As well as using visual motifs, Shakespeare liked to convey the sense of opposed views and opinions via dialogue. Dialogue and speech permeate the play, and is often used to illustrate opposing views and feelings, such as love and hate.
In Act I, scene IV, He delivers a dazzling speech about the fairy Queen Mab, who rides through the night on her tiny wagon bringing dreams to sleepers. One of the most noteworthy aspects of Queen Mab’s ride is that the dreams she brings generally do not bring out the best sides of the dreamers, but instead serve to confirm them in whatever vices they are addicted to—for example, greed, violence, or lust. Another important aspect of Mercutio’s description of Queen Mab is that it is complete nonsense, albeit vivid and highly colourful. Nobody believes in a fairy pulled about by “a small grey-coated gnat” whipped with a cricket’s bone (I.iv.65). Finally, it is worth noting that the description of Mab and her carriage goes to extravagant lengths to emphasize how tiny and insubstantial she and her accoutrements are. Queen Mab and her carriage do not merely symbolize the dreams of sleepers; they also symbolize the power of waking fantasies, daydreams, and desires. Through the Queen Mab imagery, Mercutio suggests that all desires and fantasies are as nonsensical and fragile as Mab, and that they are basically corrupting. He uses his description of Mab as an analogy for his view on love. He believes that love too does not bring out people’s best sides, that love is mainly nonsense, insubstantial and over extravagant. The audience would have been able to identify with Mercutio for the Elizabethan society generally believed that a man too much in love lost his manliness.

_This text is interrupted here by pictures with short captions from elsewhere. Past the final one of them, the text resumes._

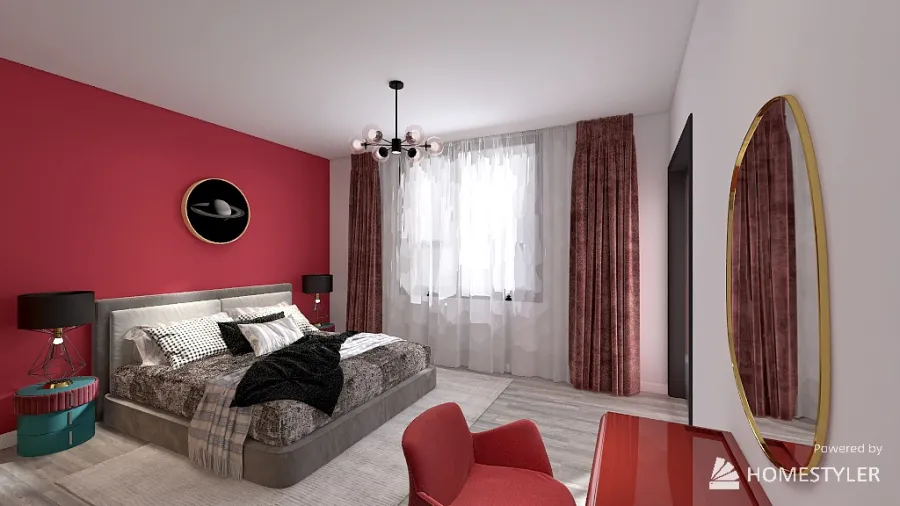 Viva Magenta in in the apartment 3d design renderings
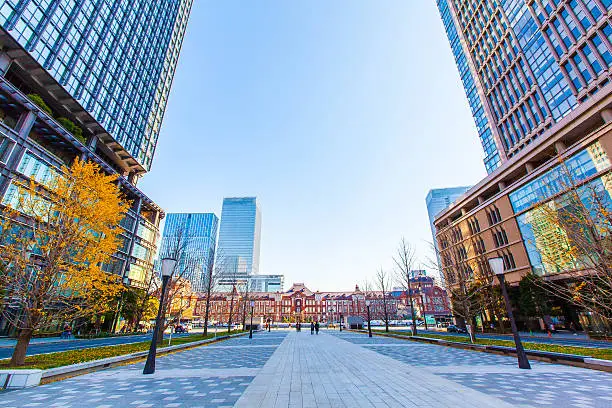 Business towers and Tokyo station in Tokyo, Japan.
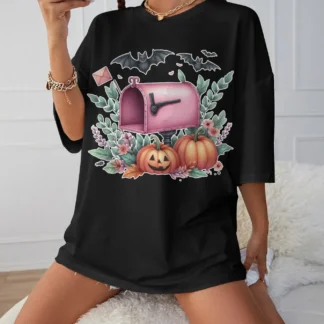 Rosa-Halloween-Clipart-Cute-Halloween Maternidad Camiseta holgada negra con cuello redondo Ropa de invierno cómoda y elegante para mujer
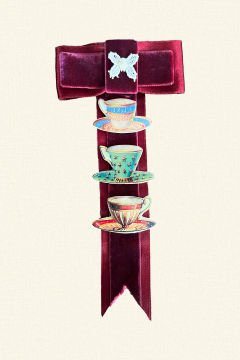 Burgundy Velvet Brooch with Ceramic Cup Figure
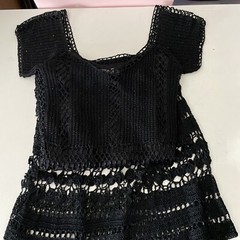 Gorgeous Vintage CACHÉ Black Beaded Crochet Knit Midi Dress XS/S/M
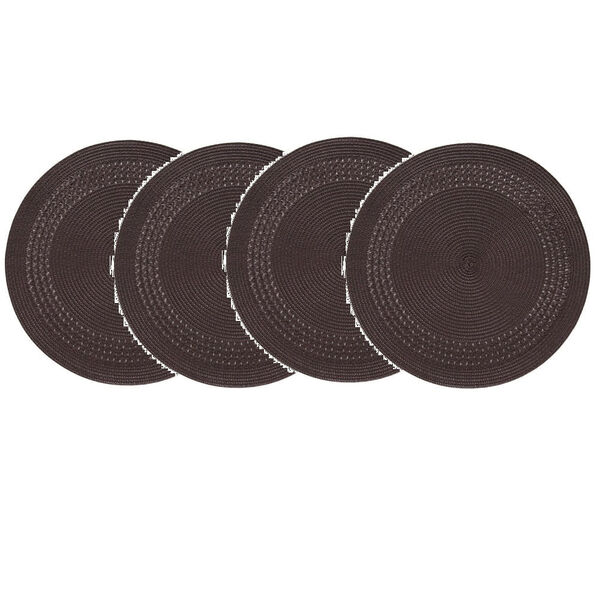 Jogo Americano Redondo Entrelaçado - 4 Unidades - Chocolate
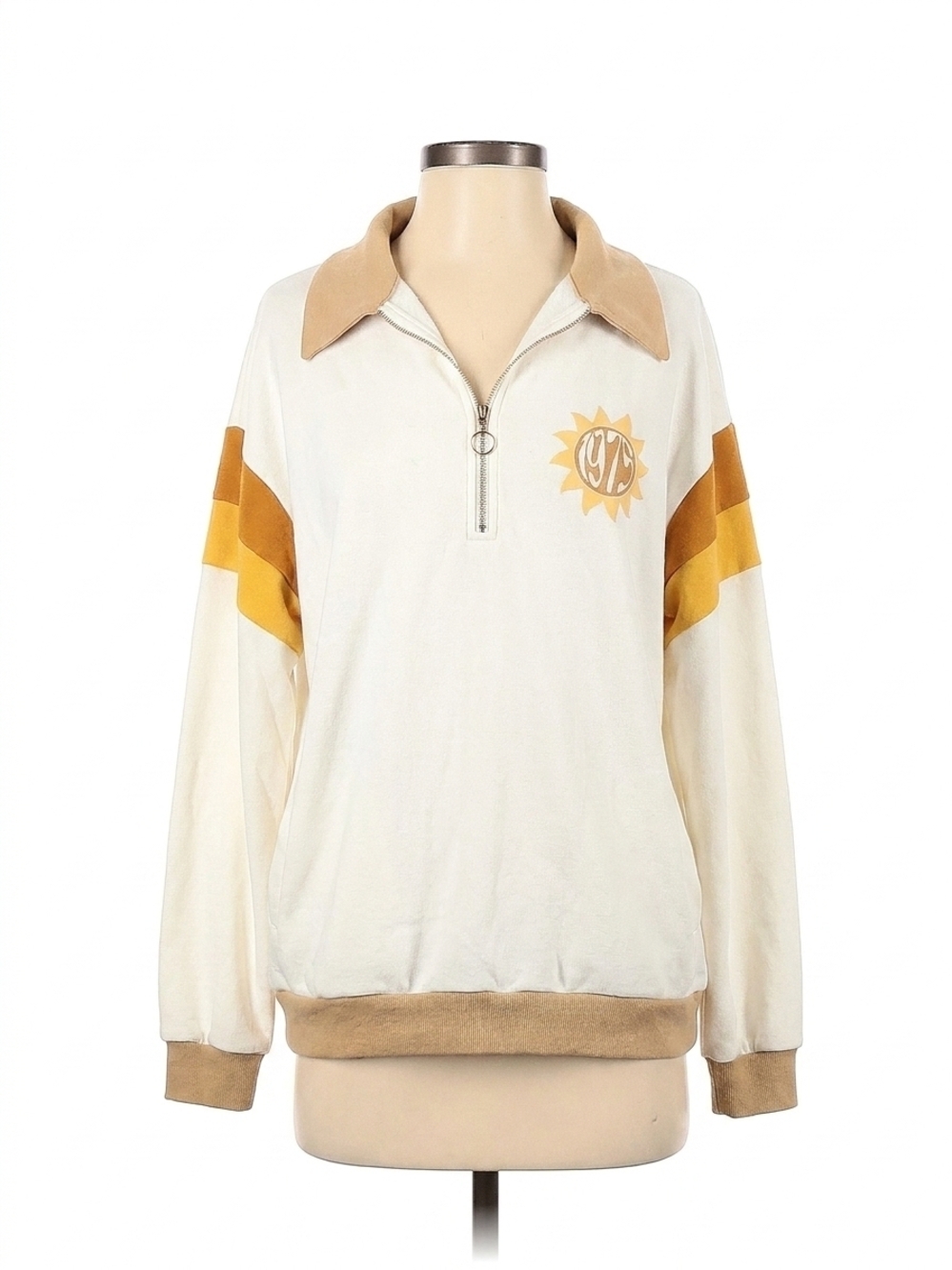 NEW SHOW ME YOUR MUMU benny half zip sweatshirt good times in off white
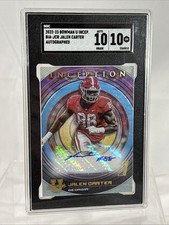 Jalen Carter 2023 Bowman U Inception Autograph No.BIA-JCR SGC 10 10 Eagles UGA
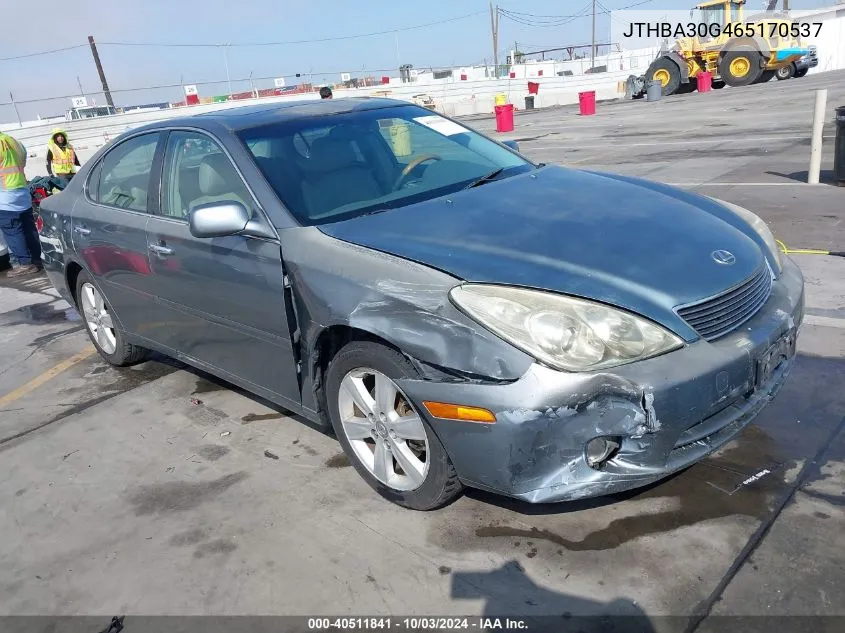 2006 Lexus Es 330 VIN: JTHBA30G465170537 Lot: 40511841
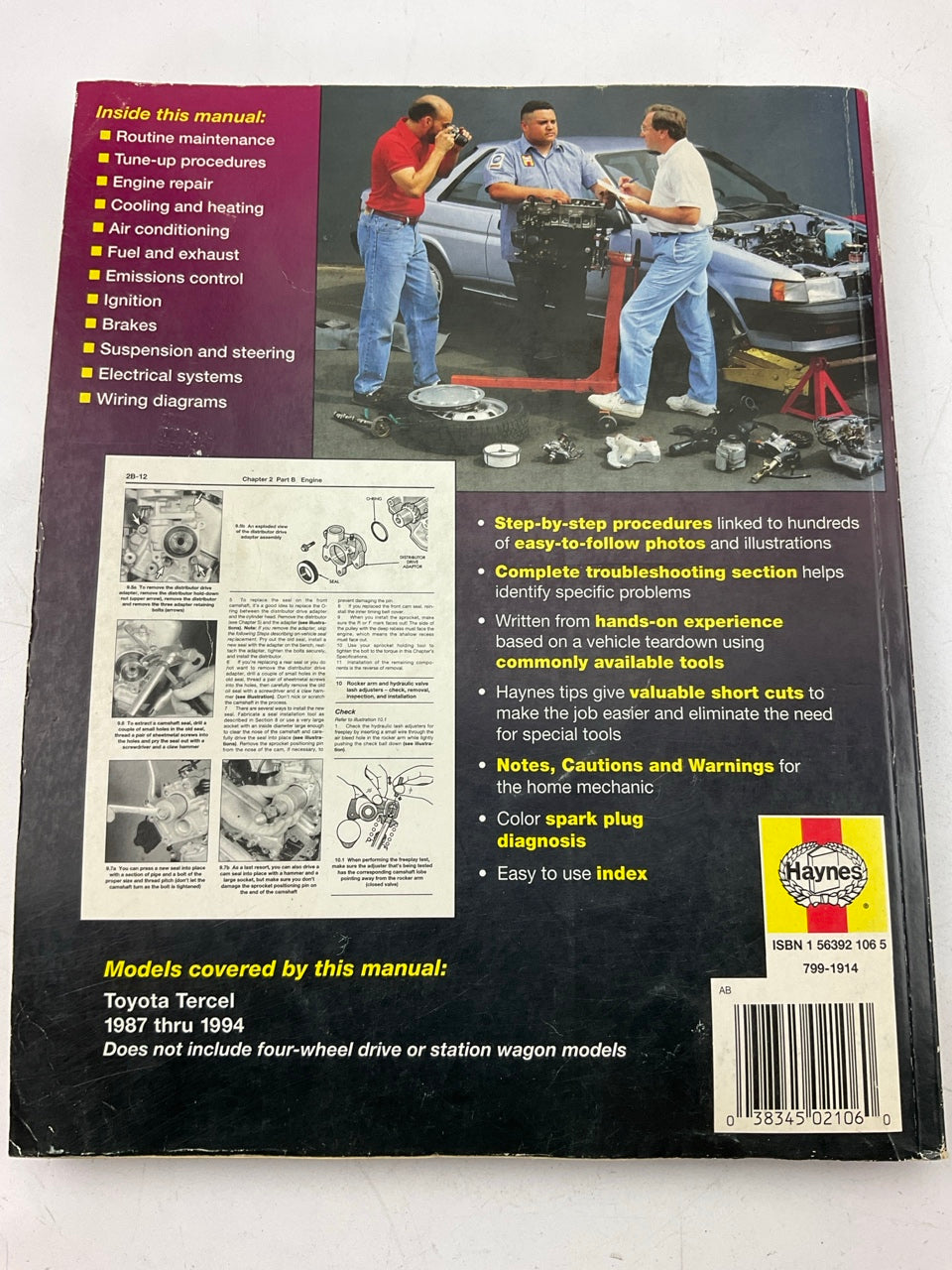 OPENED - Haynes 92085 Repair Manual For 1987-1994 Toyota Tercel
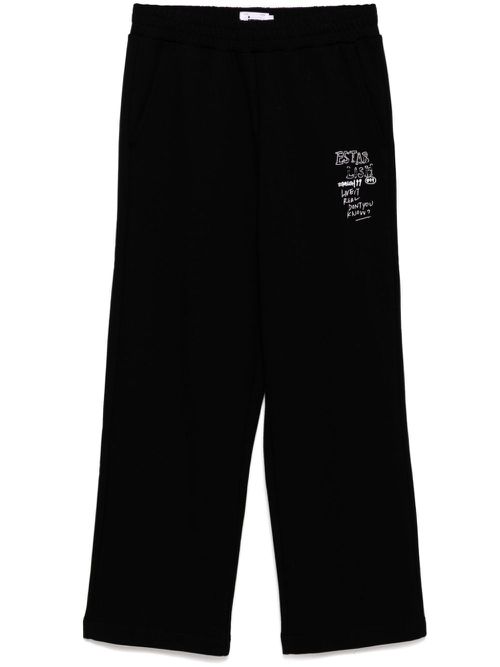 Graphic-print track pants - Black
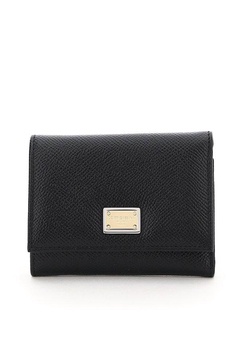 Black Leather  Bifold Wallet With Logo Plate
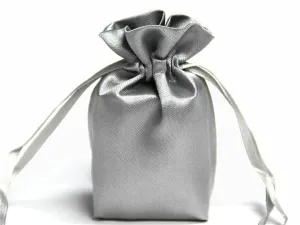 6x9 Silver Elegant Satin Bags - 12 pcs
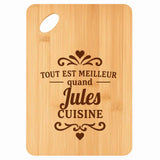 Planche bambou gravée personnalisée homme idée cadeau Fête des Pères apéro 30×20 prénom cuisine plateau fromage anniversaire noel papa papi 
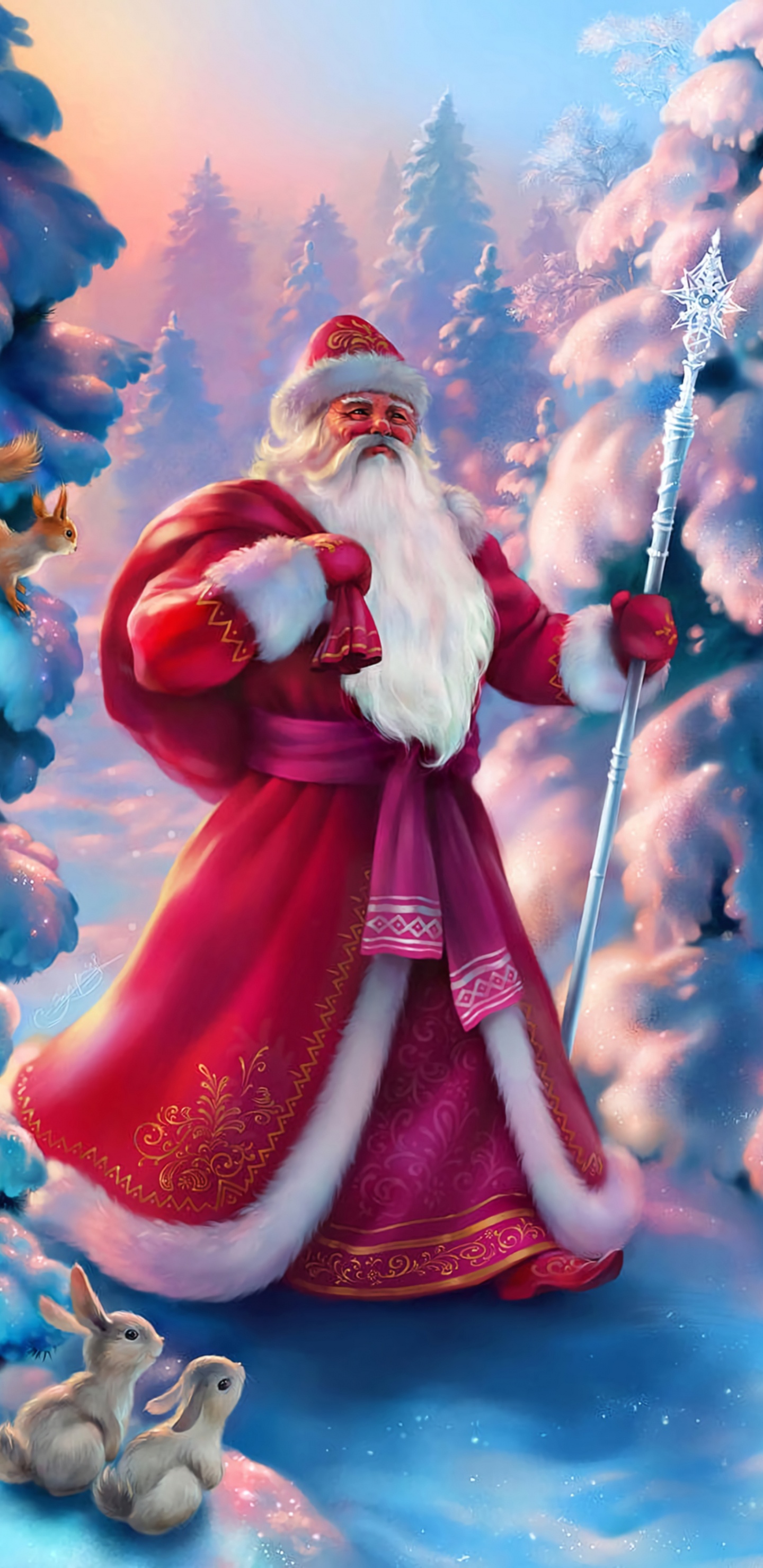 Обои Санта-Клаус, Дед Мороз, Рождественский день, Рождество, анимация в разрешении 1440x2960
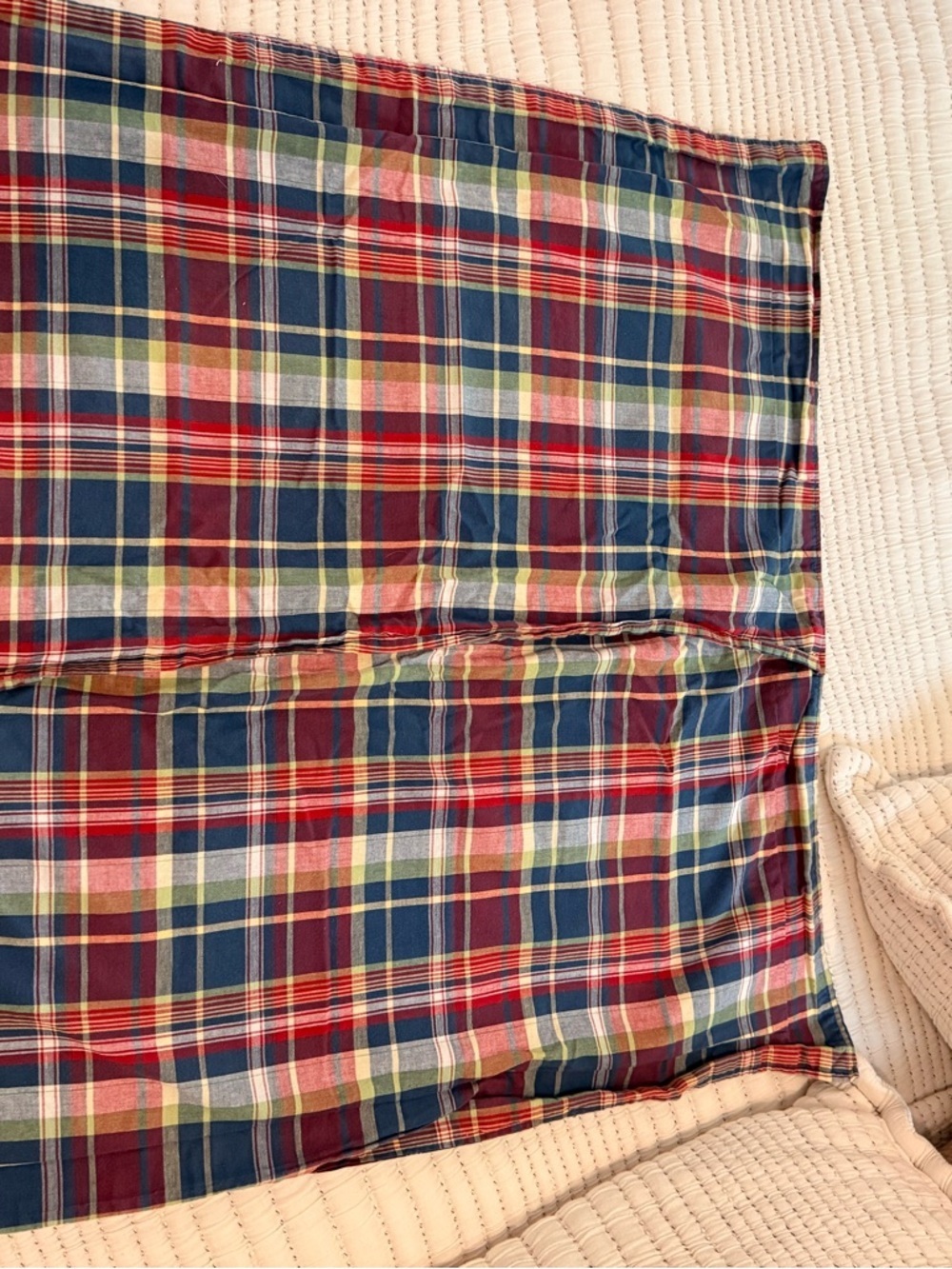 Ralph Lauren Garrison Plaid Cotton Euro Sham in Navy, Red & Green - Picture 2 of 2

To conclude, I feel that although the play’s primary theme is universally depicted as love, there is compelling evidence to suggest otherwise. Many devices used by Shakespeare present hatred as the over-riding theme, his employment of light/dark polarity, in which the darkness triumphs over the light, is in my opinion, Shakespeare hinting at hatred conquering love. After all, it was the family’s hatred that ultimately sealed the lovers doom. It was Romeo’s hatred of Tybalt that separated the lovers.
The sudden, fatal violence in the first scene of Act III, as well as the build-up to the fighting, serves as a reminder that, for all its emphasis on love, beauty, and romance, Romeo and Juliet still takes place in a masculine world in which notions of honour, pride, and hatred are prone to erupt in a fury of conflict. The viciousness and dangers of the play’s social environment is a dramatic tool that Shakespeare employs to make the lovers’ romance seem even more precious and fragile—their relationship is the audience’s only respite from the brutal world pressing against their love.